__Description of the task__. Make an exact copy of all the data, pictures excluded.

__Data records__.
>>>>>

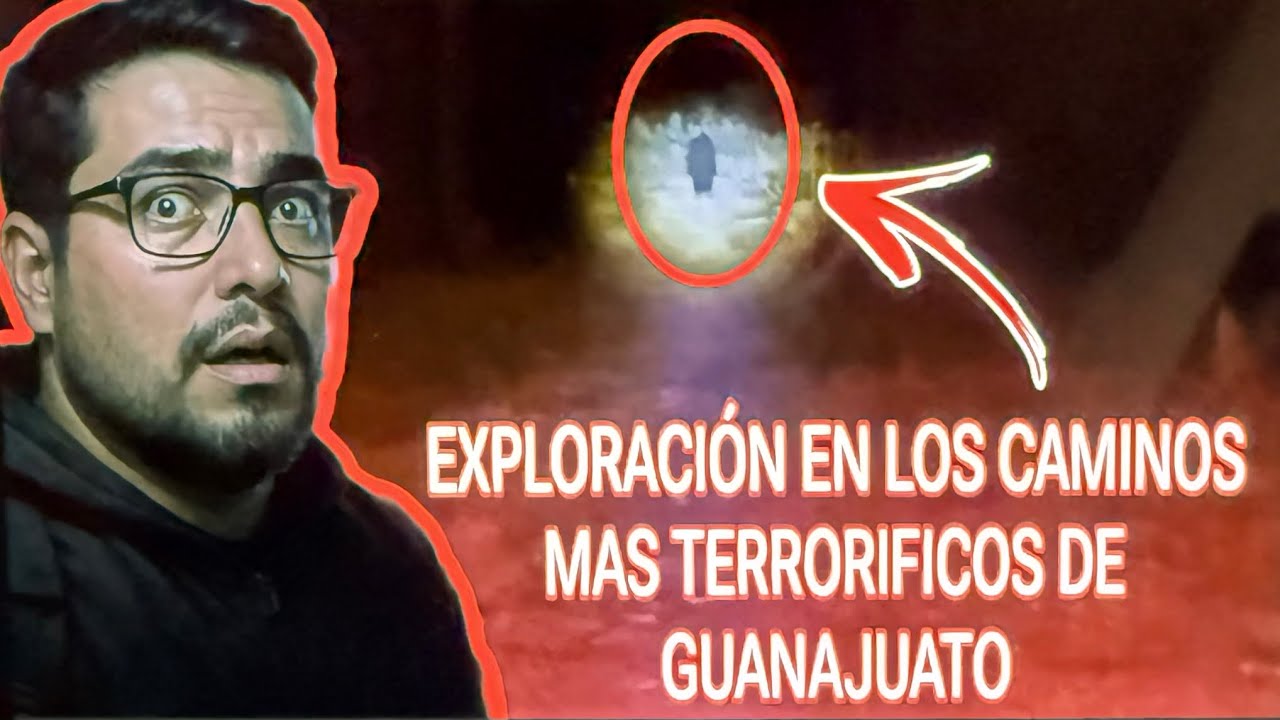EXPLORANDO DE NOCHE LOS CAMINOS OLVIDADOS DE GUANAJUATO |Urbex Live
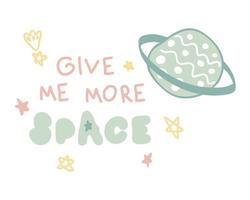 GIVE ME MORE SPACE slogan print with planet and stars. vector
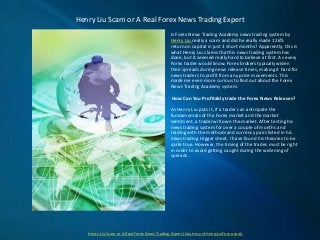 Is Forex News Trading Academy news trading system by
Henry Liu really a scam and did he really made 126%
return on capital in just 3 short months? Apparently, this is
what Henry Liu claims that his news trading system has
done, but it seemed really hard to believe at first. As every
Forex trader would know, Forex brokers typically widen
their spreads during news release times, making it hard for
news traders to profit from any price movements. This
made me even more curious to find out about the Forex
News Trading Academy system.
How Can You Profitably trade the Forex News Releases?
As Henry Liu puts it, if a trader can anticipate the
fundamentals of the Forex market and the market
sentiment, a trader will own the market. After testing his
news trading system for over a couple of months and
trading with the methods and currency pairs listed in his
news trading trigger sheet, I have found his theories to be
quite true. However, the timing of the trades must be right
in order to avoid getting caught during the widening of
spreads.
Henry Liu Scam or A Real Forex News Trading Expert
Henry Liu Scam or A Real Forex News Trading Expert (Courtesy of HenryLiuForex.com)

<<<<<

__Answer to this problem__.
EXPLORANDO DE NOCHE LOS CAMINOS OLVIDADOS DE GUANAJUATO |Urbex Live
 GIVE ME MORE SPACE slogan print with planet and stars. vector
 Is Forex News Trading Academy news trading system by
Henry Liu really a scam and did he really made 126%
return on capital in just 3 short months? Apparently, this is
what Henry Liu claims that his news trading system has
done, but it seemed really hard to believe at first. As every
Forex trader would know, Forex brokers typically widen
their spreads during news release times, making it hard for
news traders to profit from any price movements. This
made me even more curious to find out about the Forex
News Trading Academy system.
How Can You Profitably trade the Forex News Releases?
As Henry Liu puts it, if a trader can anticipate the
fundamentals of the Forex market and the market
sentiment, a trader will own the market. After testing his
news trading system for over a couple of months and
trading with the methods and currency pairs listed in his
news trading trigger sheet, I have found his theories to be
quite true. However, the timing of the trades must be right
in order to avoid getting caught during the widening of
spreads.
Henry Liu Scam or A Real Forex News Trading Expert
Henry Liu Scam or A Real Forex News Trading Expert (Courtesy of HenryLiuForex.com)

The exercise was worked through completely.